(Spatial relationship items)
"""

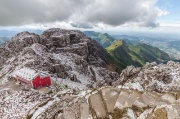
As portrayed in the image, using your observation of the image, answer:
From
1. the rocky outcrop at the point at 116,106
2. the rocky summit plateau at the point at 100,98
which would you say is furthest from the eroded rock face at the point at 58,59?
the rocky outcrop at the point at 116,106

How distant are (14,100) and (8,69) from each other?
4693 cm

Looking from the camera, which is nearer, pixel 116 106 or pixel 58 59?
pixel 116 106

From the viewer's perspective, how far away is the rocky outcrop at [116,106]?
25461mm

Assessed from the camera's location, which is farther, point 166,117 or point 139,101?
point 139,101

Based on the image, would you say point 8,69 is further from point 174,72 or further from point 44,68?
point 174,72

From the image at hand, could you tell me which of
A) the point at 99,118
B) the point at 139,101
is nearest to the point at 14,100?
the point at 99,118

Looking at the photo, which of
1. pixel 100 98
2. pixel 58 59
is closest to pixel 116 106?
pixel 100 98

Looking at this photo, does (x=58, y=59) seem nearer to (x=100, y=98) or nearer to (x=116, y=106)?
(x=100, y=98)

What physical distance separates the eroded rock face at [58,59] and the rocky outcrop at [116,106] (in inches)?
1766

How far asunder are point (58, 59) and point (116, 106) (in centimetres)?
9538

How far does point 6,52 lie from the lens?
12925 cm

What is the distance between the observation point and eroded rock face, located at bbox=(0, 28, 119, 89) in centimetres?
9315

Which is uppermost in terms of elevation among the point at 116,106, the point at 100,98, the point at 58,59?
the point at 116,106

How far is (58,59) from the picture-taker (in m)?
122
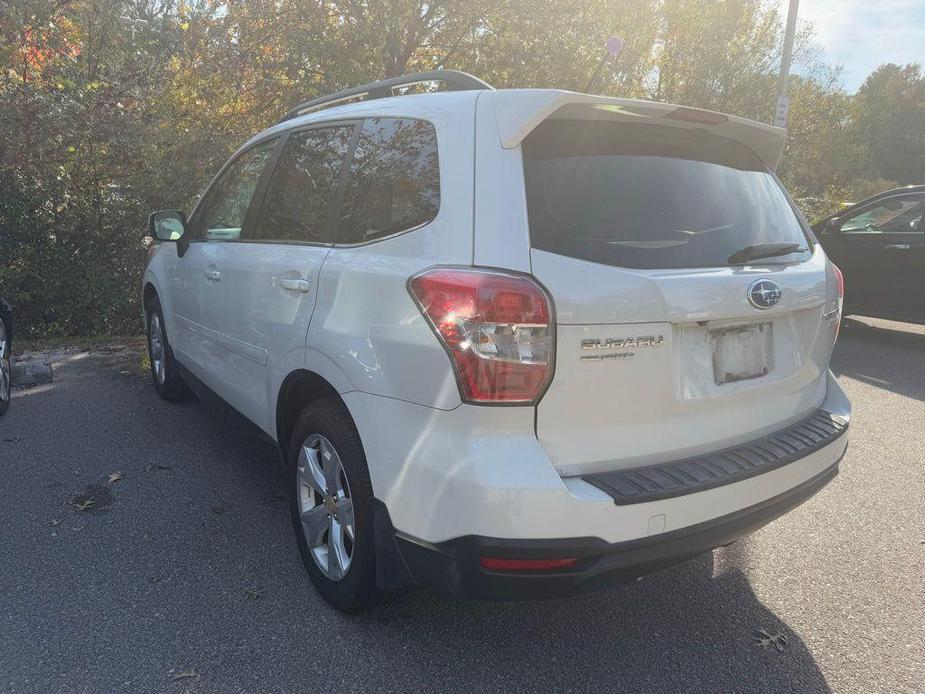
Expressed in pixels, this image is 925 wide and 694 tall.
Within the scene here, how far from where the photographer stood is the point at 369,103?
9.70 feet

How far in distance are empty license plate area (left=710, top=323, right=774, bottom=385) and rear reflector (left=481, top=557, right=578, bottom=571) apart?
0.79 m

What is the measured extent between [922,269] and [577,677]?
6.90 meters

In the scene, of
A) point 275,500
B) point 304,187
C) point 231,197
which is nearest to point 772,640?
point 275,500

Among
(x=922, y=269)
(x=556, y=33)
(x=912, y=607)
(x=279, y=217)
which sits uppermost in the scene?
(x=556, y=33)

"""

> **WORK TO COMPLETE**:
Copy out everything from the line containing "What is the distance" down to the last of the items, both ends included, without changing a word. Leave out the pictures.

> **OUTPUT FOR THIS TASK**:
What is the distance between the observation point and eroded rock face, located at bbox=(0, 28, 119, 89) in centimetres?
9315

Which is uppermost in terms of elevation among the point at 116,106, the point at 100,98, the point at 58,59?
the point at 116,106

How far is (58,59) from the picture-taker (in m)?
122
Expressed in pixels, this image is 925 wide and 694 tall.
Within the scene here, how far from where the photographer stood is the point at 369,103?
9.70 feet

How far in distance are empty license plate area (left=710, top=323, right=774, bottom=385) and rear reflector (left=481, top=557, right=578, bottom=571) apart?
0.79 m

What is the measured extent between [922,269] and [577,677]?
6.90 meters

In the scene, of
A) point 275,500
B) point 304,187
C) point 231,197
which is nearest to point 772,640?
point 275,500

Among
(x=922, y=269)
(x=556, y=33)
(x=912, y=607)
(x=279, y=217)
which sits uppermost in the scene?
(x=556, y=33)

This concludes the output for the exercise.